What kind of guy falls in love with a greedy courtesan, a sickly soprano and a bot, all in the same opera?
The poet, Hoffmann. E.T.A. Hoffmann, the German writer, theater manager, composer and gadfly inspired Jacques Offenbach's opera Les contes d'Hoffmann, the last work of a German born Parisian who was known as the Mozart of The Champs Elysees.
Jacques Offenbach (1819-1881) was not good-looking, and not much of a personality, but oh my, he was successful with the opera-bouffes he wrote for his own theater in Paris. These comic gems satirized, the church, the military, marriage, whatever was cherished by Parisian society. There was rarely an empty seat.
But it was not enough.
Offenbach had the music hall, but he wanted the august Paris Opera itself. Les contes d'Hoffmann was intended to be Offenbach's entree into a new career as a serious composer. It was not to be.

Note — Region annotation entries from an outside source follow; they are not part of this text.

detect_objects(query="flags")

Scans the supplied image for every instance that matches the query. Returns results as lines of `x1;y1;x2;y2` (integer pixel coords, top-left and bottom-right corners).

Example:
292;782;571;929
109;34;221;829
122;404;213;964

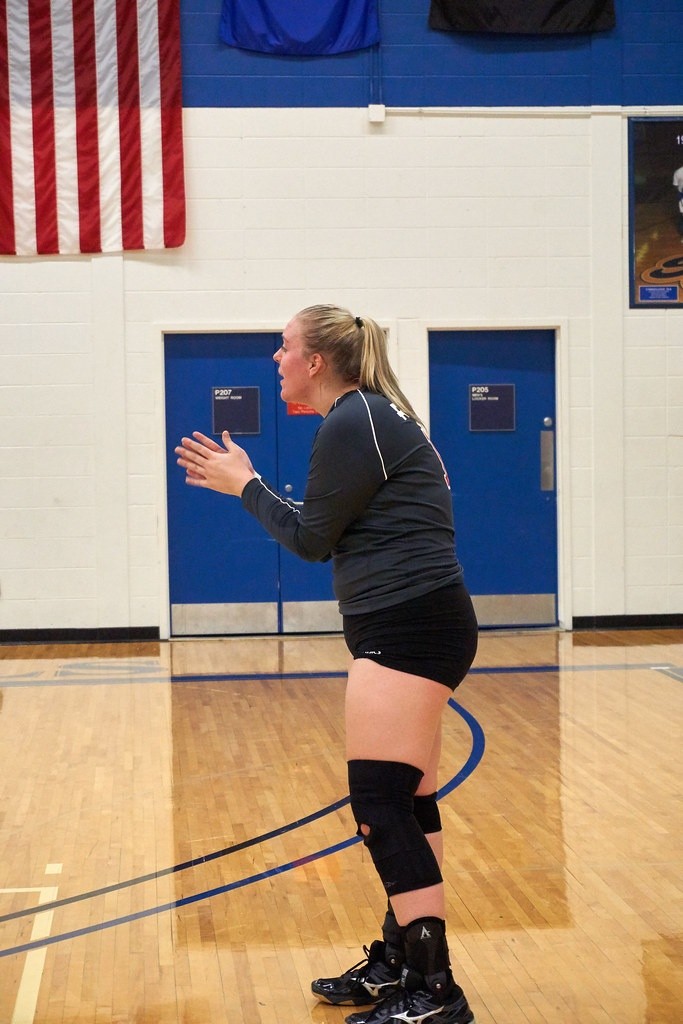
0;0;186;255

The composer died in 1880, leaving Hoffmann incomplete. To this day there is no definitive version of Hoffmann and his loves.
This hasn't kept The Tales of Hoffmann from being a world wide favorite for over 100 years. A drunken Hoffmann, stood up by his current love, tells of his devotion to three women: the robot, the singer and the seductress.
Each relationship is thwarted by a nemesis. Hoffmann is ultimately protected, and restored to poetry by his muse, who takes the form of his buddy Nicklausse. A buddy who gets in the way like a third wheel, but three times keeps our poet hero from disaster.
There are comic elements of this rich score. What would you call a singing robot? But there is a darkness not present in the comic operas Offenbach's public loved. He was reinventing himself with Hoffmann. "What if?" becomes "why not?" with his epic and vastly entertaining opera.